→ **Selected text**
The third tier included partnering with the Wyoming Governor's Council on Impaired Driving and the Advisory Council for the Enforcing Underage Drinking Laws Program, as well as local law enforcement, the Chamber of Commerce, and others to promote responsibility and safety regarding alcohol beverage sales, service, and use.

==Initial results==
Metrics collected in 2005 showed a "74% decrease in alcohol-related incidents such as driving violations, public drunkenness, domestic violence, sexual assault, thefts, and other infractions. The base also reported 81% fewer cases of underage drinking and 45% fewer drunken-driving arrests." Multiple other military bases adopted elements of the program including a grant-funded trials at five bases. The program served as the model for the Air Force's Culture of Responsible Choices (CoRC) program.

A 0-0-1-3 program was also implemented by the senior administration of the United States Naval Academy in response to a string of alcohol-related incidents that generated a large amount of negative publicity during the 2005-2006 school year. Its primary aim there is to "promote responsible alcohol use" within the brigade of midshipmen.

[Stored items]

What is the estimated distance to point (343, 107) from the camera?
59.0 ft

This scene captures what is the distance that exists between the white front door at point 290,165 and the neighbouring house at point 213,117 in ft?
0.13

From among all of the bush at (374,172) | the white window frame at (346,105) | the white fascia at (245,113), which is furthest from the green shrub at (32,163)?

→ **Task instructions**
a. From the text on the alcohol program, write out again the part that opens with the words "A 0-0-1-3 program" and closes with "brigade of midshipmen.", swapping "midshipmen" for "students".
b. Translate this sentence from the text on the alcohol program into Spanish: "The program served as the model for the Air Force's Culture of Responsible Choices (CoRC) program."

→ **Outputs by task**
a.
A 0-0-1-3 program was also implemented by the senior administration of the United States Naval Academy in response to a string of alcohol-related incidents that generated a large amount of negative publicity during the 2005-2006 school year. Its primary aim there is to "promote responsible alcohol use" within the brigade of students.

b. El programa sirvió de modelo para el programa Cultura de Decisiones Responsables (CoRC) de la Fuerza Aérea.